■ **TEXT SECTION**:
********************
Performance testing upload/download using sn_httpd. Maybe related to QUIC window size

It struck me earlier that it may actually be easier to perf test via sn_httpd.

There is already a warm connection and a wealth of perf testing tools for HTTP.

Ofc, sn_httpd itself is bound to have a bunch of bottlenecks too, but wget shows I can grab files easily. Just using time and wget gets us quite far, pretty quickly.

Gattling or some other proper testing tools would do a much more thorough job too.

I’m quite far from my router here, but Termux let me write a wee script while I am struggling to sleep! :sweat_smile:

8 Likes

Actually, much faster from my wired box:

Edit: note the download speeds may look a bit strange, as it is downloading the full file in sn_httpd, then squirting the whole thing out at wired LAN speed. In reality, the handshake takes much longer than if it was streamed. The real time is accurate though, ofc.

7 Likes

I’ve heard it is decent. Not used it yet. Will play later, as I need to do it for sn_httpd anyway. Unless anyone else wants a go? :sweat_smile:

EDIT:

K6 seems to be a decent wee app for speed testing. It does http, but you can script other things too.

10 virtual users downloading a selection of image files, as 1000 requests. Over 8 MByte/s (about 65 Mbit/s) and an average latency of 530 ms.

This is over my wifi link, with a local docker instance of sn_httpd, sharing a single Autonomi client.

I’ll see if I can recompile with the different envs vars to see if there is any difference. It would be interesting to see what other folks get though.

I used the latest version of K6: Release v0.56.0 · grafana/k6 · GitHub

With the following JS file:

import http from 'k6/http';

export default function () {
  http.get('http://localhost:8080/7ca488701eb318c05ecfea806245199f85d7987d5f73f7afea4a68b2437e5285/1_QdxdljdwBwR2QbAVr8scuw.png');
  http.get('http://localhost:8080/7ca488701eb318c05ecfea806245199f85d7987d5f73f7afea4a68b2437e5285/1_dH5Ce6neTHIfEkAbmsr1BQ.jpeg');
  http.get('http://localhost:8080/7ca488701eb318c05ecfea806245199f85d7987d5f73f7afea4a68b2437e5285/1_pt48p45dQmR5PBW8np1l8Q.png');
  http.get('http://localhost:8080/7ca488701eb318c05ecfea806245199f85d7987d5f73f7afea4a68b2437e5285/1_sWZ4OWGeQjWs6urcPwR6Yw.png');
  http.get('http://localhost:8080/7ca488701eb318c05ecfea806245199f85d7987d5f73f7afea4a68b2437e5285/1_ZT6qplX5Yt8PMCUqxq1lFQ.png');
  http.get('http://localhost:8080/7ca488701eb318c05ecfea806245199f85d7987d5f73f7afea4a68b2437e5285/1_SxkGLnSNsMtu0SDrsWW8Wg.jpeg');
  http.get('http://localhost:8080/7ca488701eb318c05ecfea806245199f85d7987d5f73f7afea4a68b2437e5285/1_bogEVpJvgx_gMHQoHMoSLg.jpeg');
  http.get('http://localhost:8080/7ca488701eb318c05ecfea806245199f85d7987d5f73f7afea4a68b2437e5285/1_LFEyRQMHmxRnZtJwMozW5w.jpeg');
  //http.get('http://vader.lan/7ca488701eb318c05ecfea806245199f85d7987d5f73f7afea4a68b2437e5285/st-patrick-monument.mp4');
}

Command: k6 run -u 10 -i 1000 localhost-autonomi-http.js

Edit 2:

I tried running the same script on 2 different hosts (local and vader). Interestingly, the total data rate was about the same, being split between the two hosts. The latency is about double for each too.
********************
■ **DATASET RECORDS**:
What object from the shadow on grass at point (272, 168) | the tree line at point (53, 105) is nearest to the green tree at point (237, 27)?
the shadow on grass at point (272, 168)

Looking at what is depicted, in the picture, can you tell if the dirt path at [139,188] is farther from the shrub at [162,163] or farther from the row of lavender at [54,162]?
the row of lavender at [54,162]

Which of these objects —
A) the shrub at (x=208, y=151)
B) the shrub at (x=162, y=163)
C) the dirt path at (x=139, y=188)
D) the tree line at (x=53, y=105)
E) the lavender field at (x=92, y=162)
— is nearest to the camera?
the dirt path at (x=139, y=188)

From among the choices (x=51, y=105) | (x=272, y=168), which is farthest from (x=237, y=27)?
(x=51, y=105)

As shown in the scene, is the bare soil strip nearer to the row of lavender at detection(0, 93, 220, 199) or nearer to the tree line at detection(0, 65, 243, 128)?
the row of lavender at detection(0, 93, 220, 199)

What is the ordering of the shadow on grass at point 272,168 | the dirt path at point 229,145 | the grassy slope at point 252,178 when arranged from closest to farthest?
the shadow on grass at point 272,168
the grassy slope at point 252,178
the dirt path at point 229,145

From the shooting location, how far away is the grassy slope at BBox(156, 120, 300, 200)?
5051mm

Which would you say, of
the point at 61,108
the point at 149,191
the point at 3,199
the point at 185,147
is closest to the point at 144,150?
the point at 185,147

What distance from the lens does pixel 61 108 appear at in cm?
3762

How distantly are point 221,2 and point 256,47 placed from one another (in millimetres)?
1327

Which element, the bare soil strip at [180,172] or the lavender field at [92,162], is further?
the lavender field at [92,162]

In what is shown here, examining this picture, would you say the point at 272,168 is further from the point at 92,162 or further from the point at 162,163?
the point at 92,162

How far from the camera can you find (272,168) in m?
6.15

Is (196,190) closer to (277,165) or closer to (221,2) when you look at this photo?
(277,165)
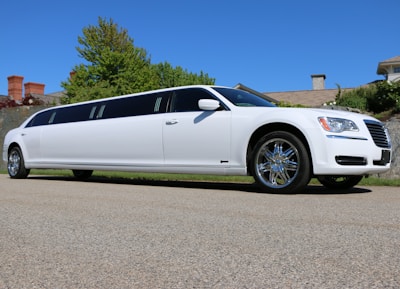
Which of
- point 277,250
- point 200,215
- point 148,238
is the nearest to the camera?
point 277,250

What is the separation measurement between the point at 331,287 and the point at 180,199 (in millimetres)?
3684

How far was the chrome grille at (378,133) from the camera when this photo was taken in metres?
6.70

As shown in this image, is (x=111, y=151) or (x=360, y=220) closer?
(x=360, y=220)

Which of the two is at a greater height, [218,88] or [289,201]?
[218,88]

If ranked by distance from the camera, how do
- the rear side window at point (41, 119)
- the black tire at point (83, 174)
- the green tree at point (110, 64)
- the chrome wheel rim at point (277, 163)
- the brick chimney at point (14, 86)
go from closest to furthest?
the chrome wheel rim at point (277, 163) < the rear side window at point (41, 119) < the black tire at point (83, 174) < the green tree at point (110, 64) < the brick chimney at point (14, 86)

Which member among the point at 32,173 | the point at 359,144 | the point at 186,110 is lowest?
the point at 32,173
********************
■ **TASKS AND EXERCISES**:
1/ List the file names requested by the active (not commented-out) http.get lines in the JS file from the sn_httpd thread.
2/ In the sn_httpd thread, what average latency did the K6 test with 10 virtual users and 1000 requests show?
3/ Reproduce the passage of the sn_httpd thread from "K6 seems to" to "folks get though.".

■ **TASK-BY-TASK SOLUTIONS**:
1/
1_QdxdljdwBwR2QbAVr8scuw.png
1_dH5Ce6neTHIfEkAbmsr1BQ.jpeg
1_pt48p45dQmR5PBW8np1l8Q.png
1_sWZ4OWGeQjWs6urcPwR6Yw.png
1_ZT6qplX5Yt8PMCUqxq1lFQ.png
1_SxkGLnSNsMtu0SDrsWW8Wg.jpeg
1_bogEVpJvgx_gMHQoHMoSLg.jpeg
1_LFEyRQMHmxRnZtJwMozW5w.jpeg

2/ 530 ms.

3/
K6 seems to be a decent wee app for speed testing. It does http, but you can script other things too.

10 virtual users downloading a selection of image files, as 1000 requests. Over 8 MByte/s (about 65 Mbit/s) and an average latency of 530 ms.

This is over my wifi link, with a local docker instance of sn_httpd, sharing a single Autonomi client.

I’ll see if I can recompile with the different envs vars to see if there is any difference. It would be interesting to see what other folks get though.